The number of inspections being carried out to combat illicit fuel trade has fallen drastically, latest finance ministry data has shown, highlighting the absence of state action at a time when consumers are being called upon to boost tax revenues, including through fuel tax hikes.
Data made available showed that the number of inspections carried out between 2014 and the first half of 2016 have plummeted.
A total of 27,365 inspections were carried out in the fuel trading sector in 2014, while just 1,702 were conducted in the first half of this year. A mere 60 liters of unleaded fuel were confiscated amid this drastic slowdown. Diesel confiscations amounted to 6,260 liters.

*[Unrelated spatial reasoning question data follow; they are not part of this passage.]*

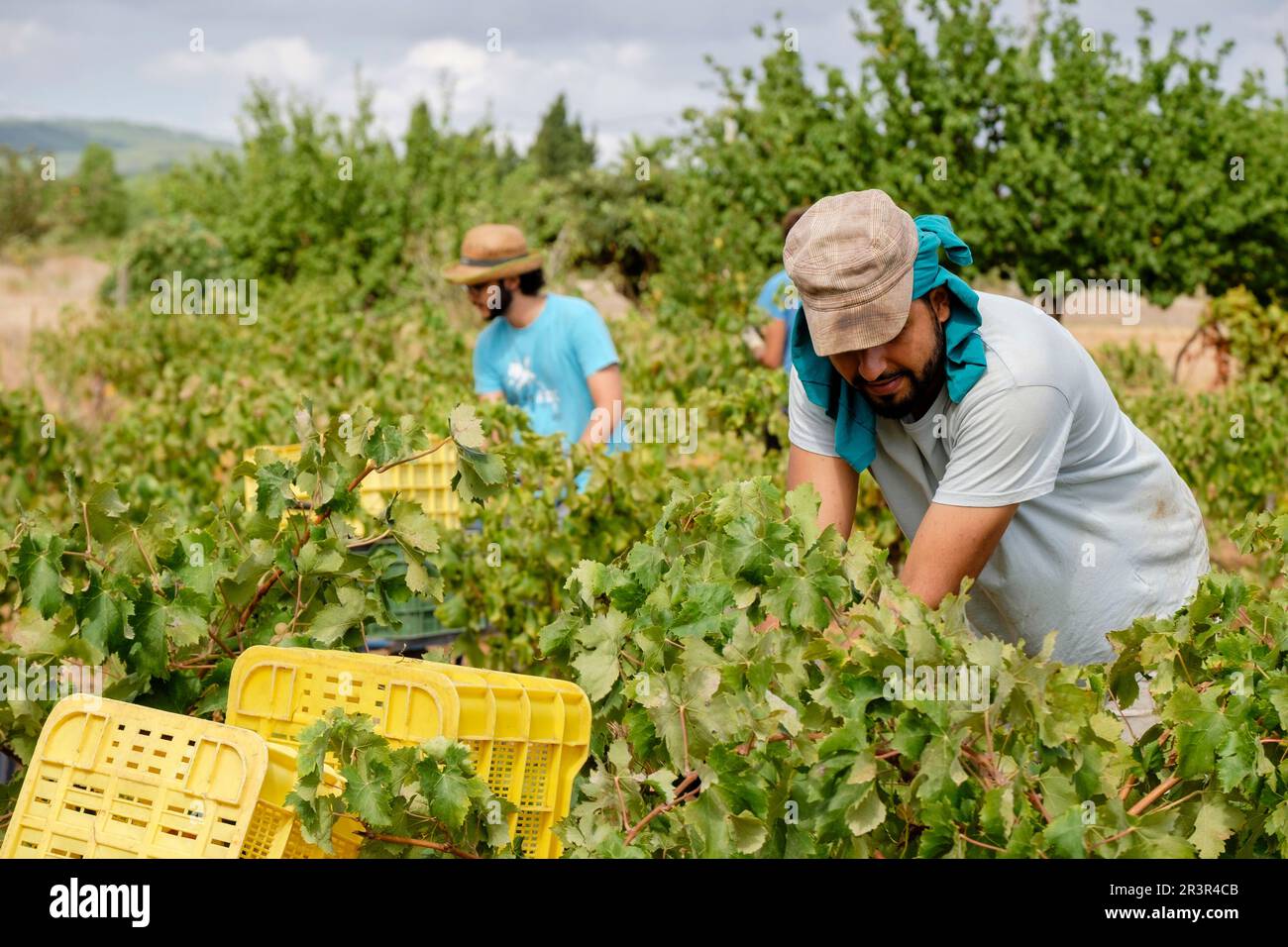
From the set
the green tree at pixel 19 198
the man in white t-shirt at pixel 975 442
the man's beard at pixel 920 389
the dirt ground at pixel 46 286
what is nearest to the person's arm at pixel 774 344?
the man in white t-shirt at pixel 975 442

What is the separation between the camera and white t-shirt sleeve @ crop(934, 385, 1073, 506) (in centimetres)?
240

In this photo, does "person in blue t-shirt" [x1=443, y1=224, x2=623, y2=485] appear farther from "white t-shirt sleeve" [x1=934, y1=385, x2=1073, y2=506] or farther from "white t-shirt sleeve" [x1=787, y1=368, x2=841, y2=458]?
"white t-shirt sleeve" [x1=934, y1=385, x2=1073, y2=506]

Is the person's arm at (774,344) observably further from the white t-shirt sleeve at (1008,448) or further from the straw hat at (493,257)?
the white t-shirt sleeve at (1008,448)

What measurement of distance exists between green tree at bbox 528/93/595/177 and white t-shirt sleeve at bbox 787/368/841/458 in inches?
1848

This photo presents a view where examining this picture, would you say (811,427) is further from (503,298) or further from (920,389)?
(503,298)

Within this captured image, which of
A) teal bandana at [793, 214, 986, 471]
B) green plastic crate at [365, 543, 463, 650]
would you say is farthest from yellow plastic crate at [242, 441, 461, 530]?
teal bandana at [793, 214, 986, 471]

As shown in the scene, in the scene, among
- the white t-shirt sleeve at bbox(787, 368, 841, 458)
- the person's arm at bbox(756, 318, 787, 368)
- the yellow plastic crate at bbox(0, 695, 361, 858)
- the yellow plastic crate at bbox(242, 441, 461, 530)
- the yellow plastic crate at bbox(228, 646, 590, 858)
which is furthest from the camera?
the person's arm at bbox(756, 318, 787, 368)

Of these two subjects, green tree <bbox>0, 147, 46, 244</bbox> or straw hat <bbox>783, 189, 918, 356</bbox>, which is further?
green tree <bbox>0, 147, 46, 244</bbox>

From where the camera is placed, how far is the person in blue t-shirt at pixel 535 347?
200 inches

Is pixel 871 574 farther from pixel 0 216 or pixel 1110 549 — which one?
pixel 0 216

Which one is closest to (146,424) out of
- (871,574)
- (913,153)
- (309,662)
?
(309,662)

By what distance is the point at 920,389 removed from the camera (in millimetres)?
2504

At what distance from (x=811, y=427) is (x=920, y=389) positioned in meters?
0.33

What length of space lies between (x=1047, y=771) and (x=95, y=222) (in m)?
53.5
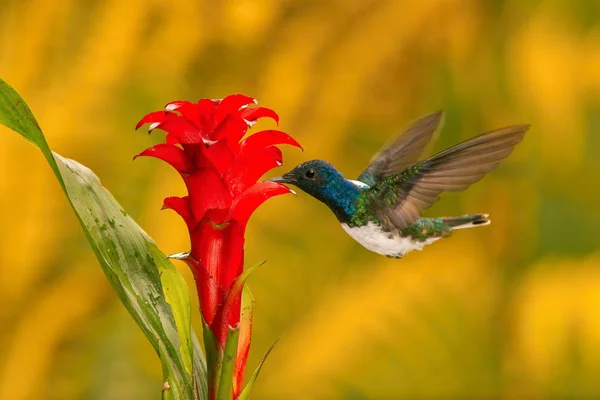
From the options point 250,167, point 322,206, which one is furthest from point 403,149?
point 322,206

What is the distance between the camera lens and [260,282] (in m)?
1.99

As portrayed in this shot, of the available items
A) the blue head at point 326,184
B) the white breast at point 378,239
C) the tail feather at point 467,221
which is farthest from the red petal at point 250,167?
the tail feather at point 467,221

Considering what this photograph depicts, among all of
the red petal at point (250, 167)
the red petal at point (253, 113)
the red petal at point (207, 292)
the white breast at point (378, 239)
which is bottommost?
the red petal at point (207, 292)

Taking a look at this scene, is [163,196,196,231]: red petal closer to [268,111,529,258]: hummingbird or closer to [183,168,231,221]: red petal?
[183,168,231,221]: red petal

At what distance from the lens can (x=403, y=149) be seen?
1.10 meters

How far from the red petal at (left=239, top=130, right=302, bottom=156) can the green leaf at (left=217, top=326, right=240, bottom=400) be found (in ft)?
0.60

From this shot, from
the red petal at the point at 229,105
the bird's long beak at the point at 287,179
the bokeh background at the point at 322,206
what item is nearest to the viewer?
the red petal at the point at 229,105

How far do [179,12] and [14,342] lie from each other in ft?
3.03

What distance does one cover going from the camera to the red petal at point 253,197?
71cm

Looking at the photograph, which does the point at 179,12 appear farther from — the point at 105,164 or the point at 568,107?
the point at 568,107

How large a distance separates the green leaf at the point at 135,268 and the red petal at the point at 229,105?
17 centimetres

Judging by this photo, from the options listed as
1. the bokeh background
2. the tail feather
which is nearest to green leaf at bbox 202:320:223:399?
the tail feather

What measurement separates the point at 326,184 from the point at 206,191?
0.20 m

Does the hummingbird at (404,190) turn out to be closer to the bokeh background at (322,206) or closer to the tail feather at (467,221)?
the tail feather at (467,221)
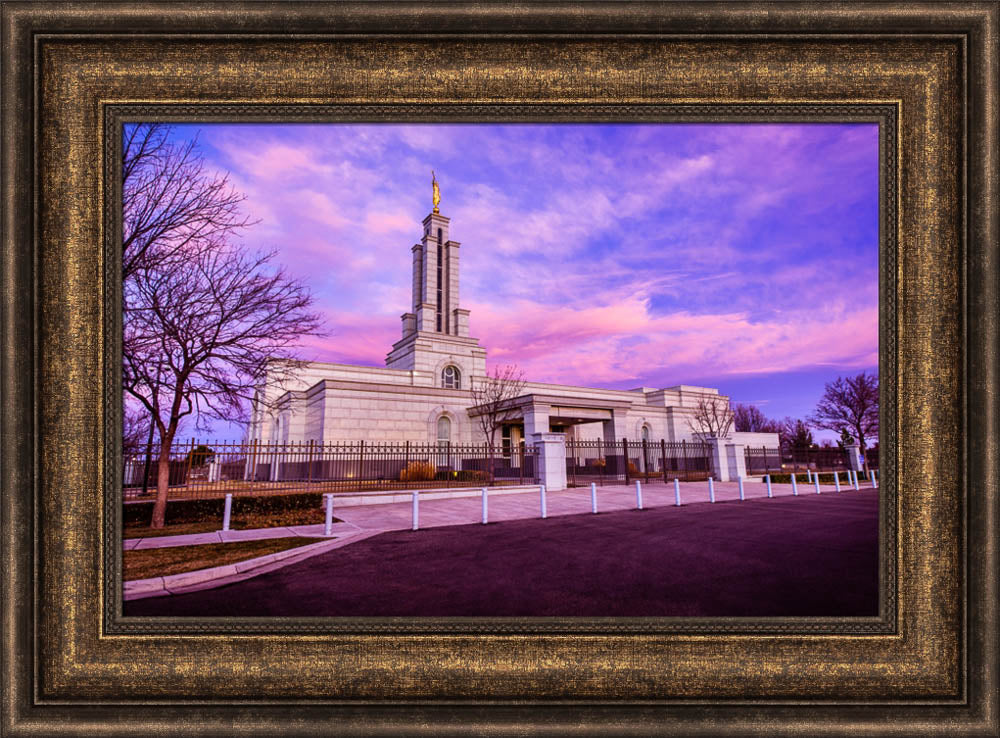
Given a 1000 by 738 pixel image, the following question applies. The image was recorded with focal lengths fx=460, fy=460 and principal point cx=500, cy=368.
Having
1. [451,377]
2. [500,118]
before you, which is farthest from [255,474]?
[451,377]

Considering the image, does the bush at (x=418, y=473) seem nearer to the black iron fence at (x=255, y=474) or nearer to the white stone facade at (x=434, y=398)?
the black iron fence at (x=255, y=474)

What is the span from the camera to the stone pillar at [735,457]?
73.9ft

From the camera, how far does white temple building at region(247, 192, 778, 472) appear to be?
95.5 feet

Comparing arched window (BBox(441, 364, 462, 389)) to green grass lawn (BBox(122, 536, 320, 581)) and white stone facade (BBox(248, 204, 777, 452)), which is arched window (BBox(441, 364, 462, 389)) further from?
green grass lawn (BBox(122, 536, 320, 581))

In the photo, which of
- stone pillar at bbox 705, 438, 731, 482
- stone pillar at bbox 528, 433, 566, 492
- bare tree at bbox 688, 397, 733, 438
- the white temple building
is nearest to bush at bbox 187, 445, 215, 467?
the white temple building

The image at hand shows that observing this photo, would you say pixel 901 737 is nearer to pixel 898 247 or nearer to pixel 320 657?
pixel 898 247

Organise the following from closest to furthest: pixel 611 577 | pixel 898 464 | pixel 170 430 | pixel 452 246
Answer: pixel 898 464, pixel 611 577, pixel 170 430, pixel 452 246

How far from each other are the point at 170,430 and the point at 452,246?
3719cm

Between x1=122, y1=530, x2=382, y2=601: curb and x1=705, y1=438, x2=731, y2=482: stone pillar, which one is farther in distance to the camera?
x1=705, y1=438, x2=731, y2=482: stone pillar

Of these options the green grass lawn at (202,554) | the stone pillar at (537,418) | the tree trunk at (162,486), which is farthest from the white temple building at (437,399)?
the green grass lawn at (202,554)

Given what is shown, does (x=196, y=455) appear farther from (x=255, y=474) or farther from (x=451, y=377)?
(x=451, y=377)

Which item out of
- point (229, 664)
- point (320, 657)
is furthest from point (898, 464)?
point (229, 664)

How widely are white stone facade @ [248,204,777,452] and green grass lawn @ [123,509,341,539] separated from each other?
10.5m

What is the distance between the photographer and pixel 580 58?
3.34 m
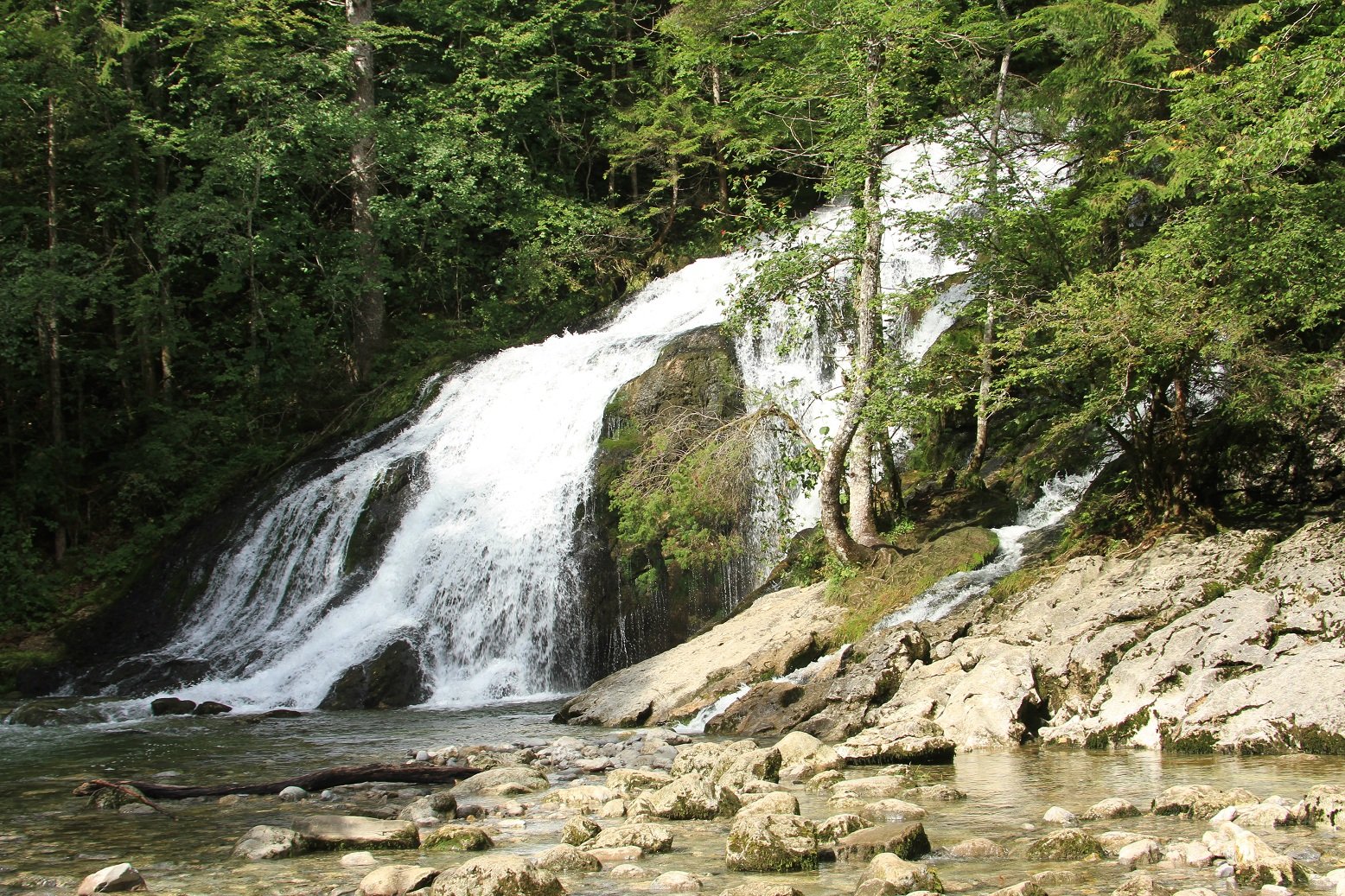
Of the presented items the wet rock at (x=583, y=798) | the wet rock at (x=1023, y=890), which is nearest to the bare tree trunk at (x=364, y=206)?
the wet rock at (x=583, y=798)

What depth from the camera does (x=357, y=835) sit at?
5578 millimetres

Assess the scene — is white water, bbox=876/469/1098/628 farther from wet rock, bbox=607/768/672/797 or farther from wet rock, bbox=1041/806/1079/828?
wet rock, bbox=1041/806/1079/828

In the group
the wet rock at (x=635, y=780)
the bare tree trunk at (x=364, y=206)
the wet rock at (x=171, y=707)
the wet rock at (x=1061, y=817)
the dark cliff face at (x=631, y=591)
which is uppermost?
the bare tree trunk at (x=364, y=206)

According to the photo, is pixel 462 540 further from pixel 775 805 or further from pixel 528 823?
pixel 775 805

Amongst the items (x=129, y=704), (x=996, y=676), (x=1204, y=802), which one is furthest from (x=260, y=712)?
(x=1204, y=802)

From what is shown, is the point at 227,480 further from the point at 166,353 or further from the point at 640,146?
the point at 640,146

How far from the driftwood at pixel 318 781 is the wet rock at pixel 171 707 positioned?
18.8 ft

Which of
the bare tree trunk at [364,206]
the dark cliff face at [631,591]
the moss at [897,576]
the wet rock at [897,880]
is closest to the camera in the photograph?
the wet rock at [897,880]

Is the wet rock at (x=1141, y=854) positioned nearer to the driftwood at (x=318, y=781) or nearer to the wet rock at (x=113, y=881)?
the wet rock at (x=113, y=881)

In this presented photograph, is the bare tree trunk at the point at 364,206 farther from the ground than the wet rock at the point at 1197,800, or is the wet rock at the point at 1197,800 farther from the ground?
the bare tree trunk at the point at 364,206

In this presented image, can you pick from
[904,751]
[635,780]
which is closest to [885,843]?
[635,780]

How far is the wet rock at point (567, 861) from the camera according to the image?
4.83 m

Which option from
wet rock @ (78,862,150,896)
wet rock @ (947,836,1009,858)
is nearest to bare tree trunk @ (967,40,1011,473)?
wet rock @ (947,836,1009,858)

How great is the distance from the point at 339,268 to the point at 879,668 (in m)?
15.4
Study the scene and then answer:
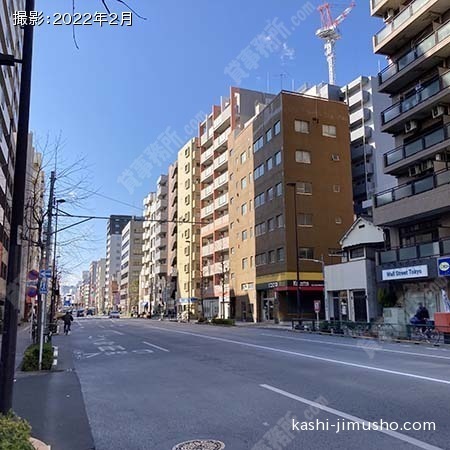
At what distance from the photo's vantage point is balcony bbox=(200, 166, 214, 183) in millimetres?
77062

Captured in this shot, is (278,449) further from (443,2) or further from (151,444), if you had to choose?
(443,2)

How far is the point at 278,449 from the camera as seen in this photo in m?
5.92

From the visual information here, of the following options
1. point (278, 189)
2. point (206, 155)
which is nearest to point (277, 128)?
point (278, 189)

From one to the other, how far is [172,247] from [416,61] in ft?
234

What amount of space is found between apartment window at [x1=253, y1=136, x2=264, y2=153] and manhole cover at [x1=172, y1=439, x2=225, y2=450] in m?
53.5

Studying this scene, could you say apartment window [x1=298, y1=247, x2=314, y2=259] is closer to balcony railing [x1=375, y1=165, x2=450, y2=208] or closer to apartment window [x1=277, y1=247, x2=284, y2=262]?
apartment window [x1=277, y1=247, x2=284, y2=262]

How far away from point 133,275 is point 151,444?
137000 millimetres

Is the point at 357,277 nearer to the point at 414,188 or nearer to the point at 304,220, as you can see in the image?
the point at 414,188

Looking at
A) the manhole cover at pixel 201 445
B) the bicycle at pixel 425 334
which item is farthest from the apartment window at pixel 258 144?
the manhole cover at pixel 201 445

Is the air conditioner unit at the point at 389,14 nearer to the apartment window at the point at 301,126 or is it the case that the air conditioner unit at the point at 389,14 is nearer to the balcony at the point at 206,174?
the apartment window at the point at 301,126

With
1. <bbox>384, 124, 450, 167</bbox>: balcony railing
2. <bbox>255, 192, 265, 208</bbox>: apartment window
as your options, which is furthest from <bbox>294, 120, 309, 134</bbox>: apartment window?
<bbox>384, 124, 450, 167</bbox>: balcony railing

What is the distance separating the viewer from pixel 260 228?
187 ft

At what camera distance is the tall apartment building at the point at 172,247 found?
96.2 meters

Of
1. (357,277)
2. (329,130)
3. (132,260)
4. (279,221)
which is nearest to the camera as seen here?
(357,277)
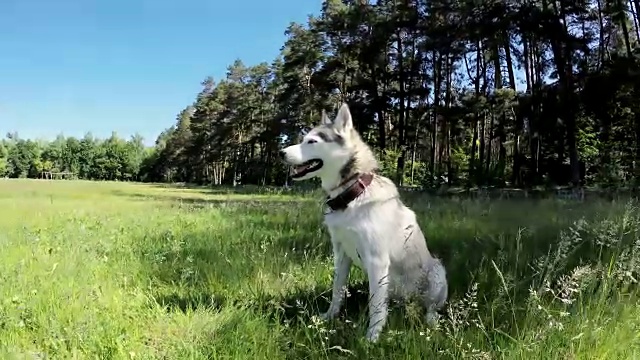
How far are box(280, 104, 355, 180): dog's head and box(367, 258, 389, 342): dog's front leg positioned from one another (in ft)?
2.80

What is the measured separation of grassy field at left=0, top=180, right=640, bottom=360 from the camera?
2822 millimetres

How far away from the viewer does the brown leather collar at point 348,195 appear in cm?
382

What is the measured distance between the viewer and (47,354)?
2889 mm

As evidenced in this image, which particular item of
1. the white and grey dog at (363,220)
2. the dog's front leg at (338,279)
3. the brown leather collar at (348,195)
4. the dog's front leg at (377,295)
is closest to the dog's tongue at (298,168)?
the white and grey dog at (363,220)

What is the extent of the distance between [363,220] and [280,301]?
98 cm

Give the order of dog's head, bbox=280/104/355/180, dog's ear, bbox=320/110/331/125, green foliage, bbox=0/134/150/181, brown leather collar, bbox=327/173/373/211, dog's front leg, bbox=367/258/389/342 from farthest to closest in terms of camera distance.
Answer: green foliage, bbox=0/134/150/181, dog's ear, bbox=320/110/331/125, dog's head, bbox=280/104/355/180, brown leather collar, bbox=327/173/373/211, dog's front leg, bbox=367/258/389/342

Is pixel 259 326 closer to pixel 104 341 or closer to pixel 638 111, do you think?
pixel 104 341

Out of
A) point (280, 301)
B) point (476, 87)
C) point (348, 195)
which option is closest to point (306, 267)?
point (280, 301)

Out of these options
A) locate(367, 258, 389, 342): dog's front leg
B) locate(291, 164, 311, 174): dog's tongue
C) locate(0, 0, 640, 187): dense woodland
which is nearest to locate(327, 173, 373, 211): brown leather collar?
locate(291, 164, 311, 174): dog's tongue

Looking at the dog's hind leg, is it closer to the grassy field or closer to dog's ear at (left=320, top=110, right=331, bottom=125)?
the grassy field

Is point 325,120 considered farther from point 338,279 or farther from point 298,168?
point 338,279

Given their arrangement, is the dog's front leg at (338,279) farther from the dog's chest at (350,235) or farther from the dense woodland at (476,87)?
the dense woodland at (476,87)

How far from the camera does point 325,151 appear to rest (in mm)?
3998

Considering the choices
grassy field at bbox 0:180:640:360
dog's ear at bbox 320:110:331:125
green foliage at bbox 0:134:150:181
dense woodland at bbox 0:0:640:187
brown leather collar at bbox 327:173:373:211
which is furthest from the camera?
green foliage at bbox 0:134:150:181
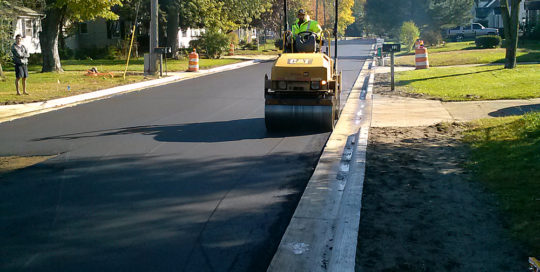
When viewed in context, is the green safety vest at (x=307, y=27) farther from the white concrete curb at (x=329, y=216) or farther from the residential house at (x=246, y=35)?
the residential house at (x=246, y=35)

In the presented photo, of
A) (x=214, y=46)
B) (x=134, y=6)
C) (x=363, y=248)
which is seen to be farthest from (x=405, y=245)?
(x=214, y=46)

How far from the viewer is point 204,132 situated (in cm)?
1254

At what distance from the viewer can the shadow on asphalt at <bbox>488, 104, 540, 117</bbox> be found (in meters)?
13.2

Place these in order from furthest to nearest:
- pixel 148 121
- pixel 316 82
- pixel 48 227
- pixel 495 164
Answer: pixel 148 121 → pixel 316 82 → pixel 495 164 → pixel 48 227

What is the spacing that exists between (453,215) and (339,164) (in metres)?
3.10

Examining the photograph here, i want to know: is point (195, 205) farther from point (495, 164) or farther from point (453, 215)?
point (495, 164)

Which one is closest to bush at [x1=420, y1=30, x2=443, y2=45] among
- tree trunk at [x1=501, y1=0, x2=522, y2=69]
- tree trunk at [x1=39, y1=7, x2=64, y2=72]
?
tree trunk at [x1=501, y1=0, x2=522, y2=69]

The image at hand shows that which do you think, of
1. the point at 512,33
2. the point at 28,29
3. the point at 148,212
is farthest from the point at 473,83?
the point at 28,29

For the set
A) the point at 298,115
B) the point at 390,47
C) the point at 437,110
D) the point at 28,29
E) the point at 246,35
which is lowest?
the point at 437,110

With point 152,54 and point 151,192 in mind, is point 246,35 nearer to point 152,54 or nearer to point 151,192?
point 152,54

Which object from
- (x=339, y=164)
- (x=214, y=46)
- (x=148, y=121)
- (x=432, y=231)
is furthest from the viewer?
(x=214, y=46)

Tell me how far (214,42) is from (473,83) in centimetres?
2874

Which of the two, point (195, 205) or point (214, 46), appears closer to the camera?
point (195, 205)

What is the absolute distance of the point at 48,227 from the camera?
655 cm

In 2015, a total of 8,850 inspections were carried out, down by 67.6 percent compared to the previous year.
Tax hikes have just been imposed on heating fuel, as of October 15, while tax increases will also be imposed on auto fuel as of January 1.
Authorities claimed the lack of monitoring is the result of inefficient implementation of control mechanisms as well as a major staff shortage.
Trading data is being relayed to the finance ministry through an “inflow-outflow” data system installed at petrol stations to track purchases and sales, but officials are not utilizing the incoming data. The tracking system has apparently been installed at 99 percent of the country’s petrol stations but is not functional, as was once again pointed out last week by Yiannis Aligizakis, president of SEEPE, the Hellenic Petroleum Marketing Companies Association, at an industry event.